* [Text provided]:

Brahms’ set of Three Intermezzi, Op. 117, was published in 1892. He said they were “cradle songs for my sorrows.” He inscribed “Sleep softly my child,” words of a Scottish lullaby, to No. 1 in E-flat. No. 2 is in B-flat minor and No. 3 is in C-sharp minor. There is a distilled, concentrated bitter-sweetness in these subtly mercurial and poignant pieces. They are high among my favorite works for piano. This was a superb appetizer for what was to come.
Brahms is unsurpassed as a master of the variation form. While, as a rule, he avoided technique for its own sake, his Two Books of Variations on a Theme by Paganini, Op. 35, are clear exceptions! My favorite “crutch,” John Gillespie in Five Centuries of Keyboard Music, writes “the work is fiendishly difficult, abounding in complicated passages of sixths and thirds, glissando octaves, prolonged trills, prodigious leaps, and rhythmic complexities.” It is a dramatic exploration of seemingly every imaginable possibility of the well-known theme, some pretty remote. The theme used is the Caprice No. 24 in A minor by Niccolò Paganini, followed by fourteen fiendishly difficult variations. It was composed for Liszt’s rival, Carl Tausig.

* [What you need to do]:
A. Answer these questions using the text on Brahms:
(i) In what year was the set of Three Intermezzi, Op. 117, published?
(ii) Which piece by Paganini supplies the theme for the Op. 35 variations?
(iii) For whom were the Op. 35 variations composed?
B. Write out the stretch of the text on Brahms from "Brahms is unsurpassed" through "rival, Carl Tausig.".

(Records of scene-based questions)
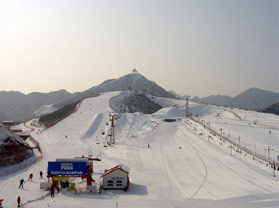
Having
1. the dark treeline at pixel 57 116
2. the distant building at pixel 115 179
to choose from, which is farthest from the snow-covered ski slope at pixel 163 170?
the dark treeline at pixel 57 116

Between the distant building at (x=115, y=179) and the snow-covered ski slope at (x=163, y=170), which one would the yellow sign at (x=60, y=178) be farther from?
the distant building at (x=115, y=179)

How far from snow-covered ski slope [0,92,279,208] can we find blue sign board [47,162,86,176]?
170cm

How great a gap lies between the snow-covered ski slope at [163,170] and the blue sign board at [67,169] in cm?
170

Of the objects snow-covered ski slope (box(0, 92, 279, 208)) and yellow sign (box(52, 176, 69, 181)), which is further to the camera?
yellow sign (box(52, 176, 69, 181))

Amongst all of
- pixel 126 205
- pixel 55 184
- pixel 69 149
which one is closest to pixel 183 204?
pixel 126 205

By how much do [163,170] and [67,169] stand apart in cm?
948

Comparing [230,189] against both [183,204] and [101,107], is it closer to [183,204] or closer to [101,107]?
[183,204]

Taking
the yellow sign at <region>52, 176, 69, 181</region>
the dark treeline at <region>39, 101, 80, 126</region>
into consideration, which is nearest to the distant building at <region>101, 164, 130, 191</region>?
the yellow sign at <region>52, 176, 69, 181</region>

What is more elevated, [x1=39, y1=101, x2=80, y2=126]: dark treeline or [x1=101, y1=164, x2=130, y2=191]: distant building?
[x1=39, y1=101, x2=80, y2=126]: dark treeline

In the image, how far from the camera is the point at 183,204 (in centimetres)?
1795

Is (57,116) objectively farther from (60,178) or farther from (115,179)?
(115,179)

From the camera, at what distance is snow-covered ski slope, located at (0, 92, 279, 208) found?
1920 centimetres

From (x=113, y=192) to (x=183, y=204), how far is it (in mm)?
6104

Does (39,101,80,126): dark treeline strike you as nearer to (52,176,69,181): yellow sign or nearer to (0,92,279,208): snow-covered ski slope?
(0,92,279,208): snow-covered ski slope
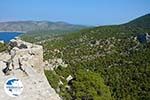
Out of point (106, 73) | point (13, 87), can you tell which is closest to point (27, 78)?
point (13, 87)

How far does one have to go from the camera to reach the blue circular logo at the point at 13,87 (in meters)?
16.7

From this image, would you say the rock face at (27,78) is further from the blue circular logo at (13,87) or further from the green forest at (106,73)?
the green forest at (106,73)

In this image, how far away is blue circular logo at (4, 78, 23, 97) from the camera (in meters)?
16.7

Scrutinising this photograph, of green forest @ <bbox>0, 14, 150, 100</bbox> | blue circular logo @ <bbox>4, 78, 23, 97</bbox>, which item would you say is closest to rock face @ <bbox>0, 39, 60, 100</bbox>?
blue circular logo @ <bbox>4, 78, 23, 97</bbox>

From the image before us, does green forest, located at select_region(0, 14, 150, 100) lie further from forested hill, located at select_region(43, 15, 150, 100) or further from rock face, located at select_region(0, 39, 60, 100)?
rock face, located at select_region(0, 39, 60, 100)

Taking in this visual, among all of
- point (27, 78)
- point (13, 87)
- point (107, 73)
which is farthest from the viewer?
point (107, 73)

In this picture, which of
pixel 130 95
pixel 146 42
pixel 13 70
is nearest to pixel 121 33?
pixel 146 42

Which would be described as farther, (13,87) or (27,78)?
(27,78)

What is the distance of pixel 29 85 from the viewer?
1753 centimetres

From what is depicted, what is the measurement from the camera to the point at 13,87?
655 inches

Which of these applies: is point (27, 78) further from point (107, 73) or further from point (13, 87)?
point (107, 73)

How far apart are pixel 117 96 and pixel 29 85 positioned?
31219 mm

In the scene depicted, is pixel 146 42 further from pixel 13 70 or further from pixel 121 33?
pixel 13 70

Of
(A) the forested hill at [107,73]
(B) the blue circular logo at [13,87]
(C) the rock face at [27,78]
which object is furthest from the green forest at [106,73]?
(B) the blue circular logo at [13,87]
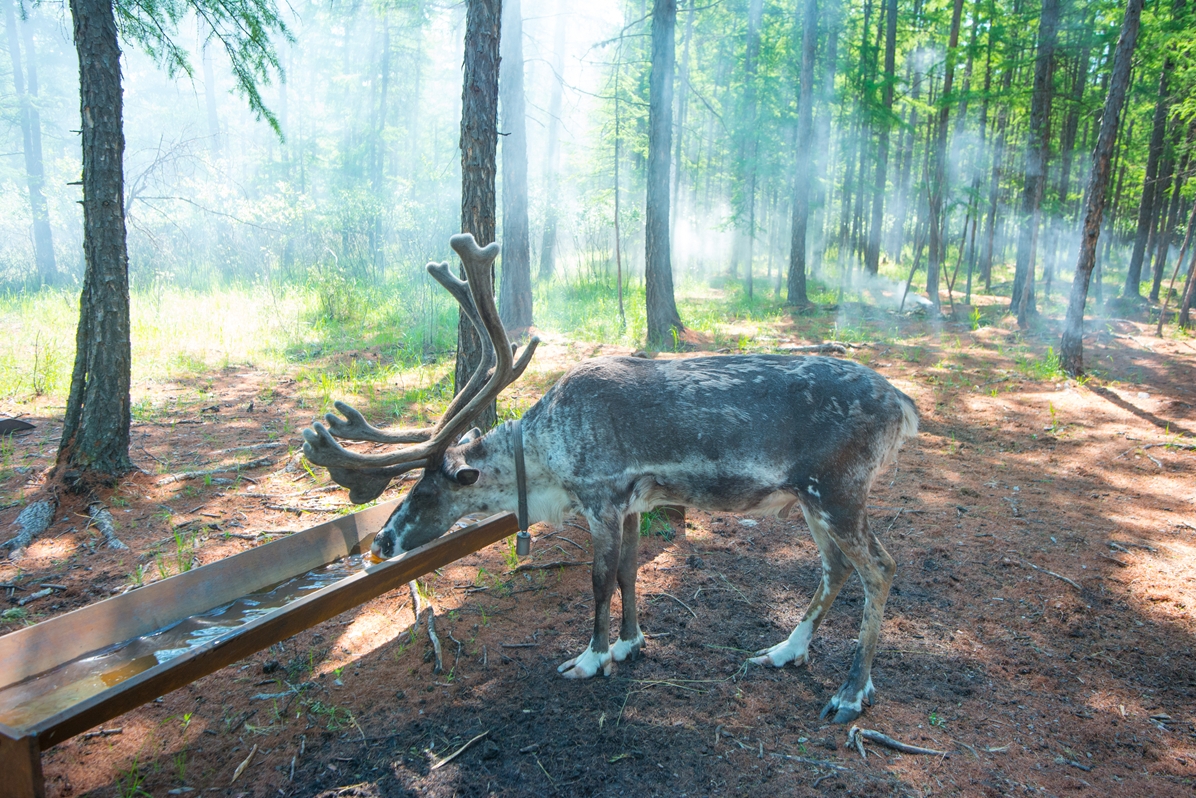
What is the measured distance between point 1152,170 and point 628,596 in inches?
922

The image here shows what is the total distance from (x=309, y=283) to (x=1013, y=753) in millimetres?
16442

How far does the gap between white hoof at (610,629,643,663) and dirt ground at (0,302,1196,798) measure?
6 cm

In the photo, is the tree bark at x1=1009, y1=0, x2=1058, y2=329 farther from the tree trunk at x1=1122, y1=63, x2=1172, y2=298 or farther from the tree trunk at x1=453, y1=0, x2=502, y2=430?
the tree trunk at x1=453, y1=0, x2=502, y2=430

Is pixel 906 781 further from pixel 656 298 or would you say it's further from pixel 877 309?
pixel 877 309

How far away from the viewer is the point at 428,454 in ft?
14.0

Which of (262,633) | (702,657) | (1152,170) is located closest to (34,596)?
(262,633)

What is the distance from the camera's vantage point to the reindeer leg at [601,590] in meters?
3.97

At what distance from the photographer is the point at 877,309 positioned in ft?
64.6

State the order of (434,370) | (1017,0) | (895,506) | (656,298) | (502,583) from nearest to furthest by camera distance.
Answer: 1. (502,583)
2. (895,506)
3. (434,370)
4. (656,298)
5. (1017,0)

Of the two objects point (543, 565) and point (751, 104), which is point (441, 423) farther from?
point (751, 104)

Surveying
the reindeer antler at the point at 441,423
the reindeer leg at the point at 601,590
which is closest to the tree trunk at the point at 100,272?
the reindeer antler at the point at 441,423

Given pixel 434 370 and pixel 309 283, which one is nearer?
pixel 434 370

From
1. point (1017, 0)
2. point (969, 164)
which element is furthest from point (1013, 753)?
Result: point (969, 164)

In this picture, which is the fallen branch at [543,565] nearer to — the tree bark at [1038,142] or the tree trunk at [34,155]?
...
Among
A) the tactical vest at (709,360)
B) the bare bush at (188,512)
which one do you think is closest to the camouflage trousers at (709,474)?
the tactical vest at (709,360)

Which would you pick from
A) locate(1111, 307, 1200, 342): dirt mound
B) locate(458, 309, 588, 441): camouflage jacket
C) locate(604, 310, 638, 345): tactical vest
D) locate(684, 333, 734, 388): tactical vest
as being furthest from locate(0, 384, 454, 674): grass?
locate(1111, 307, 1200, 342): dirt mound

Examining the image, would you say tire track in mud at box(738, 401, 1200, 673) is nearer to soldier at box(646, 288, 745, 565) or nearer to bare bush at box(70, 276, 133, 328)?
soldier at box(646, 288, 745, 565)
--
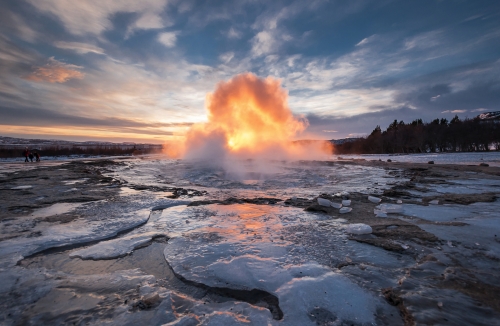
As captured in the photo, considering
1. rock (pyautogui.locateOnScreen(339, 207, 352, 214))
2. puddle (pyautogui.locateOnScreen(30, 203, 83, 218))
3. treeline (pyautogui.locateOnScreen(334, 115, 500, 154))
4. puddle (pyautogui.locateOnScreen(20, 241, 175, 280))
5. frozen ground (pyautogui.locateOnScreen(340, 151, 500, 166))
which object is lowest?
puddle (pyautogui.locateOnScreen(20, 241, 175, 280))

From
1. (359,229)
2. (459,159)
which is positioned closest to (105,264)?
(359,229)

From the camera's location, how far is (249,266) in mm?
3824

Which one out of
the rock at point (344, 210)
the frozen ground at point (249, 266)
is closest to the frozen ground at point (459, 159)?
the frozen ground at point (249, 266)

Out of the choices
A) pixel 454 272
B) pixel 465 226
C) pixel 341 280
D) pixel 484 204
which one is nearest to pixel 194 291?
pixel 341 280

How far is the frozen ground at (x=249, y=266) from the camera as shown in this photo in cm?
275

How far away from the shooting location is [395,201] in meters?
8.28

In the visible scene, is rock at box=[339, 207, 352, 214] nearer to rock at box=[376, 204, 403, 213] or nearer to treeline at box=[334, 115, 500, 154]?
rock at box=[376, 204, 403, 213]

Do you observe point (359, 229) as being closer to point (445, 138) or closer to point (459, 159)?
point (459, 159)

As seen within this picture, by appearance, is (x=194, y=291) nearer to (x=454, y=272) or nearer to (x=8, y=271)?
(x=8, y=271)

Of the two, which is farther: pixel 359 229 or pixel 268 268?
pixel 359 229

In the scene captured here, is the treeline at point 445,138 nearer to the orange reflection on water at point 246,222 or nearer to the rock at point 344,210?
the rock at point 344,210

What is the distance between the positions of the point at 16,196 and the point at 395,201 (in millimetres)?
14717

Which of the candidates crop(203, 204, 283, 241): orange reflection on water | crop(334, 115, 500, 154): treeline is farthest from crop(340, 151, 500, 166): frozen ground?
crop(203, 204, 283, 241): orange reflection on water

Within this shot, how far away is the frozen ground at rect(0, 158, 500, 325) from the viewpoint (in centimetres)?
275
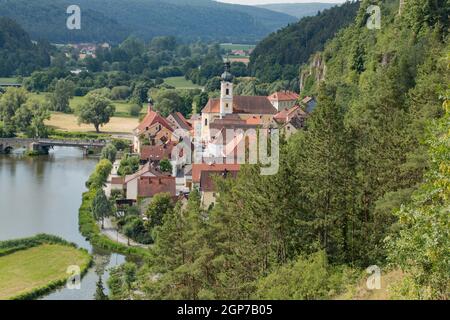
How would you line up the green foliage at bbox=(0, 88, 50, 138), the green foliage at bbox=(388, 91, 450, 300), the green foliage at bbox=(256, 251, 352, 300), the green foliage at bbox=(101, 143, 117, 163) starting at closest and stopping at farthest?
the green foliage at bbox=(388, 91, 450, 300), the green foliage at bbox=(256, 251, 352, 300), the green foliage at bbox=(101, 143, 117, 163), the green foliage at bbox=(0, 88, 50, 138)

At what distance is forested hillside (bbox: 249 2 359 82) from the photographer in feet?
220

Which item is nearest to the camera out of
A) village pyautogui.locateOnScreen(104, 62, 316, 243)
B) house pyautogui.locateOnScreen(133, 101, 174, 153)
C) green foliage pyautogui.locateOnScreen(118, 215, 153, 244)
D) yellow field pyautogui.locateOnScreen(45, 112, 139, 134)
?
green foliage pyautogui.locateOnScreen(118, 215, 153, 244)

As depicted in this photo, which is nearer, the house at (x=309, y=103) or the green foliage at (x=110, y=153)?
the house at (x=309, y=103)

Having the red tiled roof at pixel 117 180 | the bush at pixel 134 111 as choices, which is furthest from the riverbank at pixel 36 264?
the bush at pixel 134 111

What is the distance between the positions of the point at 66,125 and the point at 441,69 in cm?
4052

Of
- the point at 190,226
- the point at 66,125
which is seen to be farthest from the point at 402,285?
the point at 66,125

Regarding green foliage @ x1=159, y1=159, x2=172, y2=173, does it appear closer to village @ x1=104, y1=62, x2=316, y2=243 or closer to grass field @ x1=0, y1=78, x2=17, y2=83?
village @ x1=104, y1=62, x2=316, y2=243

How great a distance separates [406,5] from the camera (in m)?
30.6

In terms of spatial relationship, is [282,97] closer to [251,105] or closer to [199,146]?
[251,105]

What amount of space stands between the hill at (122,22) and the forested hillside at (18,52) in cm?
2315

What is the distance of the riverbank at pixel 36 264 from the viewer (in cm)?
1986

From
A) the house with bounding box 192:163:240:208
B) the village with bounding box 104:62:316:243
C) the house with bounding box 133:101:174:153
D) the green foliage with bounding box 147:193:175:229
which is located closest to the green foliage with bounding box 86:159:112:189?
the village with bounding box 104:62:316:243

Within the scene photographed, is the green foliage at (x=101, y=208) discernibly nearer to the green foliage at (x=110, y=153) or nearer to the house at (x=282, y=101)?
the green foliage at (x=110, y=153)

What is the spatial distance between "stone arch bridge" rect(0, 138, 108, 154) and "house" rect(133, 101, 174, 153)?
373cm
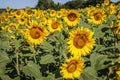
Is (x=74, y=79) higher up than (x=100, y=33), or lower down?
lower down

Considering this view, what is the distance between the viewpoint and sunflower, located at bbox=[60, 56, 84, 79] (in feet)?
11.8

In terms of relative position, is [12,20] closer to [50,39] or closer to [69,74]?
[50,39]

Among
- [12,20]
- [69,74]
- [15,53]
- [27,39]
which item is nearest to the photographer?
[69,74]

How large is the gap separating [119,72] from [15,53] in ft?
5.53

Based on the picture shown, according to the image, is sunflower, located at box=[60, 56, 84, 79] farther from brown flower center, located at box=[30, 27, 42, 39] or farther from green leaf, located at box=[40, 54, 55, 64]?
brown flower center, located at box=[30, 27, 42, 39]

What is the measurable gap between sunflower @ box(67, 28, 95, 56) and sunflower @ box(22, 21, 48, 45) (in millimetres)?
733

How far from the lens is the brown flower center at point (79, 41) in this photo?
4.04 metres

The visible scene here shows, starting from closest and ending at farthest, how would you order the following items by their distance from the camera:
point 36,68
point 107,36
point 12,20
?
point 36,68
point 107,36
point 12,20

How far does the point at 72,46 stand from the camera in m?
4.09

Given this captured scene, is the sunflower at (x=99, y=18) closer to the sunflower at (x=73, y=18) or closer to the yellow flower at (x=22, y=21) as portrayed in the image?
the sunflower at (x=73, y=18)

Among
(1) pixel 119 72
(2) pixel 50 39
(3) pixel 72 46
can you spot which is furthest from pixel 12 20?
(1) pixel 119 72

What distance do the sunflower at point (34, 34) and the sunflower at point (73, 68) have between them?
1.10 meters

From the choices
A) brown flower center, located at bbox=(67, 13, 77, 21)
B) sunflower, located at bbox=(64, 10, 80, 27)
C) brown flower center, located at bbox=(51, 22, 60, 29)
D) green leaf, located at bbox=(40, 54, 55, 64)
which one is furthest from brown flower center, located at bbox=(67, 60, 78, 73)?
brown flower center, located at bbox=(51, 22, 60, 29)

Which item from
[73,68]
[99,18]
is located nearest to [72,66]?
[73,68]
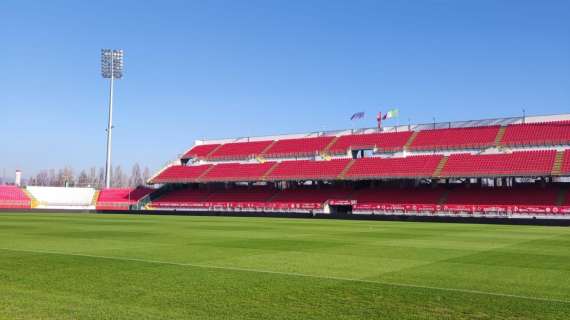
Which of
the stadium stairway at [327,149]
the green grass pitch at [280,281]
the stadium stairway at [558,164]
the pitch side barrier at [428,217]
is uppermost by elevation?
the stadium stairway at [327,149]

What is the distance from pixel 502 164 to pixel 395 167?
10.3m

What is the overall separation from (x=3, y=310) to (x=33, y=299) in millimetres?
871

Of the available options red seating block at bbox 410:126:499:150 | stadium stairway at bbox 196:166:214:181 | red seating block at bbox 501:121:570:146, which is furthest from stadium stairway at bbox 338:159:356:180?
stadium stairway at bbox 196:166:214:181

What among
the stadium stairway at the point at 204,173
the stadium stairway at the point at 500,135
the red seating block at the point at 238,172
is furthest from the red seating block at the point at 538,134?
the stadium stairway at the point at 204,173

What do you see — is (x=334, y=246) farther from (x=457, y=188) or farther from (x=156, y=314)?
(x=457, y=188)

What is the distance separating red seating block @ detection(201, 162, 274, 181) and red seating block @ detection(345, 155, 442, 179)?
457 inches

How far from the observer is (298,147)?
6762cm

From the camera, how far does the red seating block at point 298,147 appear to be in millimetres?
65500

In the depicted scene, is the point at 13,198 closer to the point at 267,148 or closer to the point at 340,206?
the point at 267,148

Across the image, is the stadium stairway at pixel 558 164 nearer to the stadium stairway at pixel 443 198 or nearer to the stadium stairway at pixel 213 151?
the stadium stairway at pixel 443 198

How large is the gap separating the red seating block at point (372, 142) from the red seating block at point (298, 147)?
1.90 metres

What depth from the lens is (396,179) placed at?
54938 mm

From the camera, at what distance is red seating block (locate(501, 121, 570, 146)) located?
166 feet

* [Responses to the exercise]:
A.
(i) 1892
(ii) The Caprice No. 24 in A minor
(iii) Carl Tausig

B.
Brahms is unsurpassed as a master of the variation form. While, as a rule, he avoided technique for its own sake, his Two Books of Variations on a Theme by Paganini, Op. 35, are clear exceptions! My favorite “crutch,” John Gillespie in Five Centuries of Keyboard Music, writes “the work is fiendishly difficult, abounding in complicated passages of sixths and thirds, glissando octaves, prolonged trills, prodigious leaps, and rhythmic complexities.” It is a dramatic exploration of seemingly every imaginable possibility of the well-known theme, some pretty remote. The theme used is the Caprice No. 24 in A minor by Niccolò Paganini, followed by fourteen fiendishly difficult variations. It was composed for Liszt’s rival, Carl Tausig.